Wozniak pasó junto a Pike y propinó un culatazo en la sien a DeVille, que cayó al suelo como una bolsa de basura. Pike se interpuso entre ellos de un salto, agarró a su compañero por los brazos y lo apartó.

– Así no ayudas a la niña.

Entonces los ojos de Wozniak cobraron vida y se clavaron con dureza en los de Pike.

* * *

Cuando los dos agentes subieron las escaleras, Fahreed Abouti, el encargado, esperó hasta que el rubio abrió la puerta y le pegaron un empujón al tipo aquel. La policía solía aparecer por su motel para detener a las putas, a los puteros y a los camellos, y Fahreed nunca se perdía detalle. Una vez vio cómo una puta les hacía un servicio a los policías que habían ido a arrestarla, y en otra ocasión fue testigo de cómo tres agentes daban una tremenda paliza a un violador hasta dejarlo sin un solo diente. Siempre había algo entretenido que ver. Era mejor que la Ruleta de la fortuna.

Pero había que ir con cuidado.

En cuanto se cerró la puerta de la habitación, Fahreed subió las escaleras sigilosamente. Si se acercaba demasiado, o si lo pescaban, los policías se enfadarían. Una vez un agente de los SWAT con chaleco antibalas, casco y un enorme fusil se había enfadado tanto que de un manotazo había enviado el turbante de Fahreed a un charco de aceite de coche. La tintorería le había costado una fortuna.

Los gritos empezaron cuando todavía iba subiendo las escaleras. No captaba las palabras, pero era evidente que estaban enfadados. Se acercó con cautela por la galería del primer piso, pero justo cuando llegó hasta la puerta cesó el alboroto. Maldijo su mala suerte porque le pareció que se había perdido el espectáculo.

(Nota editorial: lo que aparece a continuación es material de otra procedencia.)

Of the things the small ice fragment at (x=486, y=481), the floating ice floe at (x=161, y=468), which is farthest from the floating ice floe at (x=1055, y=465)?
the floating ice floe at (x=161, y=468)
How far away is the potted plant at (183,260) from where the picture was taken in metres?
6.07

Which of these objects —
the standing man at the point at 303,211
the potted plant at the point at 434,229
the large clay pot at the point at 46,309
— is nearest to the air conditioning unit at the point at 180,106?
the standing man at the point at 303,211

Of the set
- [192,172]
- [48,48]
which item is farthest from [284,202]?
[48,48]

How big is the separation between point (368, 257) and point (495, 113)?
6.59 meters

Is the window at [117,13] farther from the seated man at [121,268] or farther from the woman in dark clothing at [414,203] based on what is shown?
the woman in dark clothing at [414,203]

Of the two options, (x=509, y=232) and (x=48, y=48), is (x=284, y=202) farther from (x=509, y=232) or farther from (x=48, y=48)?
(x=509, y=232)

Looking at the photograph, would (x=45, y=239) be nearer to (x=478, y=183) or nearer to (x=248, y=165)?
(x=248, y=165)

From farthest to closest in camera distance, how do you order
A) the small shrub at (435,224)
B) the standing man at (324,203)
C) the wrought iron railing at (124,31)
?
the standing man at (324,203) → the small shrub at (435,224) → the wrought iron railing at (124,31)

Pero de repente se oyó un enorme grito seguido de una explosión atronadora, ensordecedora.

La gente de la calle se detuvo y miró hacia el motel. Una mujer señaló con el dedo, y un hombre salió corriendo desde el otro lado del aparcamiento.

Fahreed sintió que se le disparaba el corazón, porque incluso un hindú sabía distinguir un tiro. Pensó que el rubio debía de estar muerto. O quizás había matado a los agentes.

– Eh…

Nada.

– ¿Están todos bien?

Nada.

Quizás habían saltado por la ventana del lavabo y se habían marchado por el callejón.

Fahreed tenía las palmas de las manos húmedas y sentía un nudo en el estómago, todo lo cual le aconsejaba echar a correr hacia su despacho y comportarse como si no hubiera oído nada, pero lo que hizo fue abrir la puerta de golpe.

El agente más joven, el alto con gafas de sol y cara inexpresiva, fue hacia él como movido por un resorte y le apuntó con un revólver enorme. En aquel instante Fahreed se vio al borde de la muerte.

– ¡No, por favor!

El otro agente tenía la cara deshecha y el cuerpo cubierto de sangre. El rubio también estaba muerto y su rostro parecía oculto por una máscara carmesí. El suelo, las paredes y el techo se hallaban salpicados de sangre.